The Centers for Disease Control and Prevention’s (CDC) recommendation that vaccinated Americans can now gather indoors unmasked has drawn flak because it relies on an honor system, which we can’t fully trust. But that’s not the fault of the CDC — it’s the fault of those with platforms who somehow led Americans to stop believing in science and medicine.
As a physician and American still recovering from the trauma of this ongoing pandemic, I can understand why so many are confused or concerned by the updated recommendations. We can’t easily tell who’s been vaccinated. In a pandemic-era Venn diagram, the intersection of the set showing people opposed to COVID-19 vaccines and the set of anti-maskers would be pretty large. Because we’re still a long way away from community immunity, those who’ve been diligently following safety guidelines for more than a year may view the CDC’s new mask direction as a capitulation to these two overlapping groups of naysayers.
But the CDC does seem to be basing this change, however abrupt it feels, on science. COVID-19 hospitalizations and deaths have decreased dramatically across states, and the vaccines are nearly 100 percent effective at preventing them in individuals.
We seem to forget that, if not for the leaders who’ve thumbed their noses at the science on masks and vaccines, and encouraged their supporters to do the same, we wouldn’t be in this precarious position.
It almost feels surreal looking back at how the pandemic and our national response unfolded now. But had former President Trump and his right-wing media megaphone not falsely announced to their followers that COVID-19 was just like the flu; had he not said nearly 40 times that COVID-19 would just disappear; had he not mocked people for wearing masks; had he given a more full-throated endorsement of the vaccines; more people might be alive today. More Americans would likely be vaccinated by this point.
When a leader as divisive as the former president persuades millions of Americans to ignore evidence and established science, we get the kind of profound polarization that is paralyzing America today.
You don’t fix this kind of schism over the weekend. But this is the issue we should be addressing — not getting mad at the CDC for adjusting its recommendations based on new information and evolving science.
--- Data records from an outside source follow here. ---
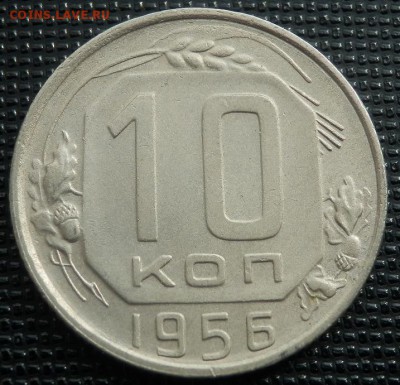 10 копеек 1956 UNC c расколом - 10-56 рев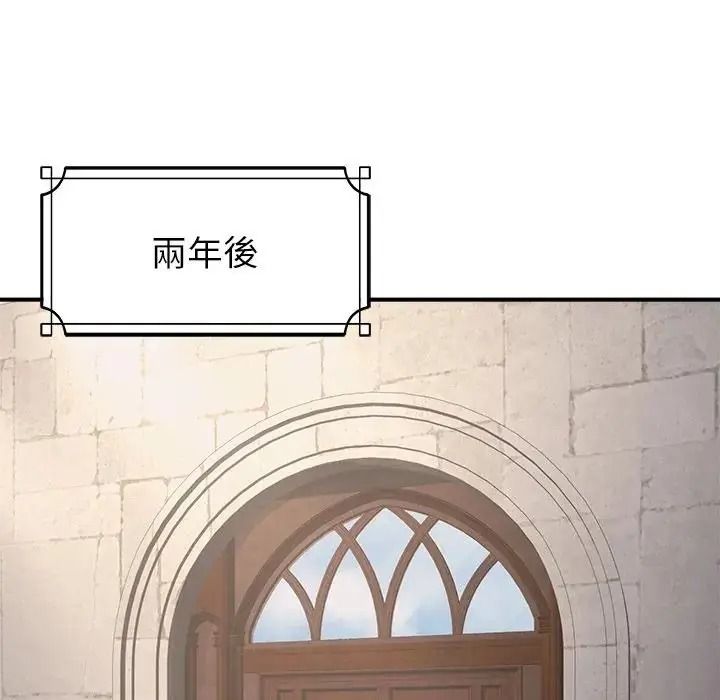 迷霧深處的誘惑，第36話，第 22 页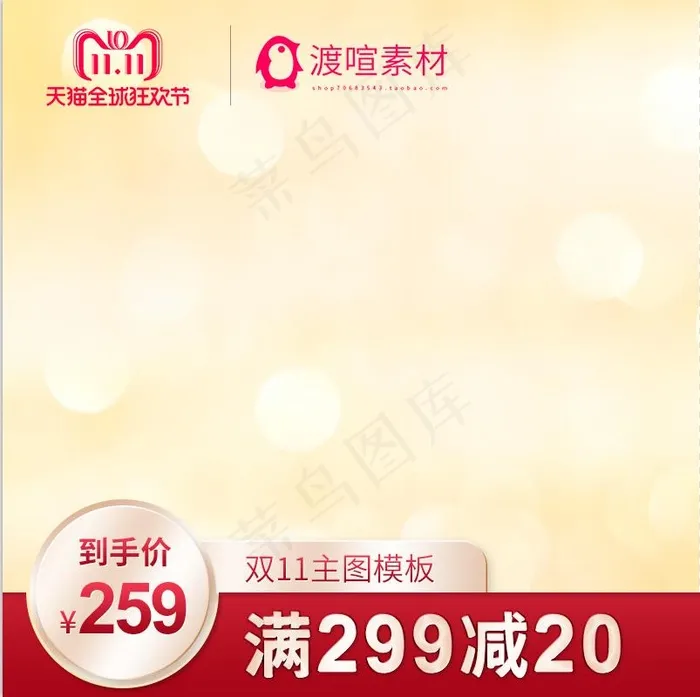 大促 电商主图 (20)psd模版下载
As an ER doctor in a very vaccine resistant part of rural west Michigan, I’ll admit I was dismayed at the CDC’s latest mask recommendations. My state, which continues to follow CDC guidance, is counting on vaccinated and unvaccinated individuals to follow an honor system, act in good faith and wear — or not wear — a mask based on whether they’ve gotten the shot(s).
Only 44 percent of the people who live in the health department district that covers my hospital have been vaccinated, 14 points lower than Michigan’s statewide rate as of the last week of May. Based on this data, at any given store in my county, six in 10 people should be wearing a mask. The reality is not so encouraging. I have honestly stopped going into businesses in the community in which I work because, other than those who are employees, for months I have rarely seen a mask being worn.
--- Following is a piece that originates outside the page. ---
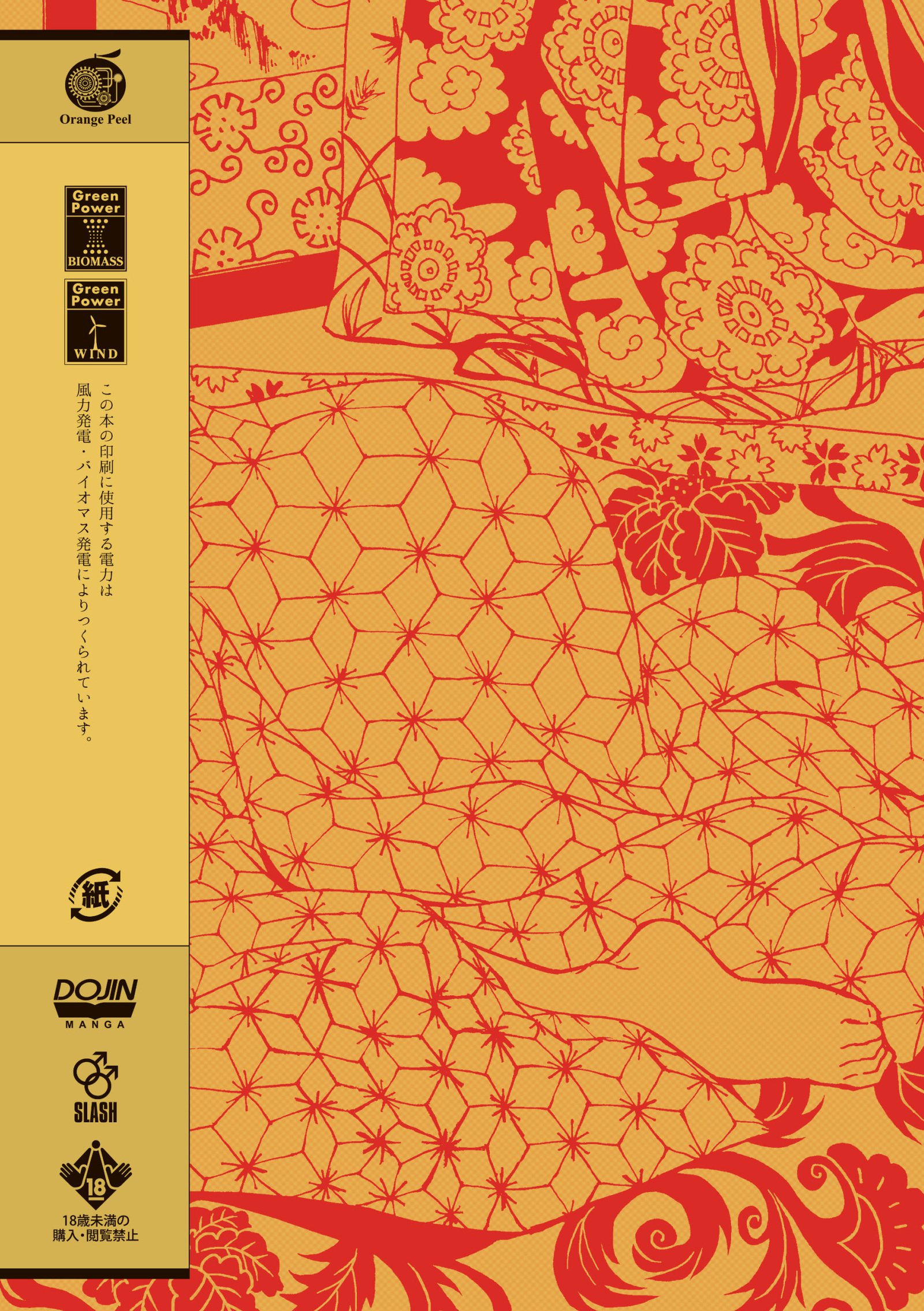 萬歳散華譚 萬歳散華譚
In my county, and in large swathes of Michigan, people ditched their masks a long time ago. The new CDC guidance doesn’t change this. They’ll likely continue to go without masks as they have been, regardless of whether they’re vaccinated.
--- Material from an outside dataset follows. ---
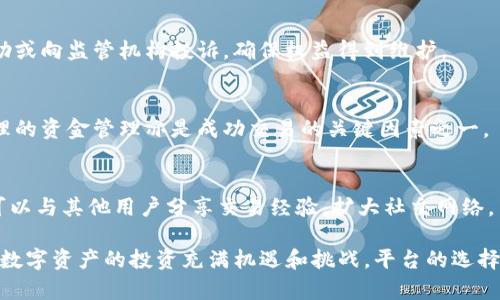 提醒：由于我是一个AI助手，无法直接访问互联网和特定网站，因此无法提供当前的官方网址或进行实时更新。请在浏览器中搜索“OKX 交易平台官网”获得最新信息。

以下是您所需的友好的、相关关键词以及详细内容的结构示例。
Of course, with people now more freely mingling in enclosed spaces without masks to block airborne COVID-19 transmission, chances go up that an asymptomatic carrier can spread the virus to an uninfected, unvaccinated and unmasked person. Without the mitigating barrier of masks, even a vaccinated person faces the risk of getting sick when exposed enough times to a large enough number of sick people, like being in a Lotto hopper while the virus ping-pongs around. This is how math and outbreaks work.
So asking the CDC for clarification on its mask guidance is appropriate.
The real solution, however, is overcoming the misinformation schism that has evolved over the last year and getting more people vaccinated.
Polls show that conservative Republicans who voted for Trump remain staunchly vaccine resistant. Many Republican leaders and heirs to Trumpism are only making things worse.
In an act indicating his approval of COVID-19 outbreaks on the high seas, Florida Gov. Ron DeSantis refused to act in favor of public health when Norwegian Cruise Line said it needed to identify vaccinated individuals to protect passengers and crew because cruise ships are self-contained vessels that pack hundreds of people in tight quarters for days on end.
Republican Sen. Ron Johnson (R-Wis.) goes even further, contorting data to push the dangerous narrative that vaccines are killing people. Johnson is categorically, unequivocally wrong.
Bad faith actors are the ones contributing to an honor system that, for many, is anything but honorable. Their policies of disinformation and division are why the honor system doesn’t work for people who have loved ones at home with compromised immunity, or a child recovering from cancer, or a wife or husband with a heart or lung disease.
We can be confused about the CDC’s guidelines and concerned about the honor system. But let’s not lose sight of who prevents us from being able to trust the honor system. We must hold these divisive sowers of disinformation accountable.
Dr. Rob Davidson is an emergency physician in West Michigan and the executive director of the Committee to Protect Health Care.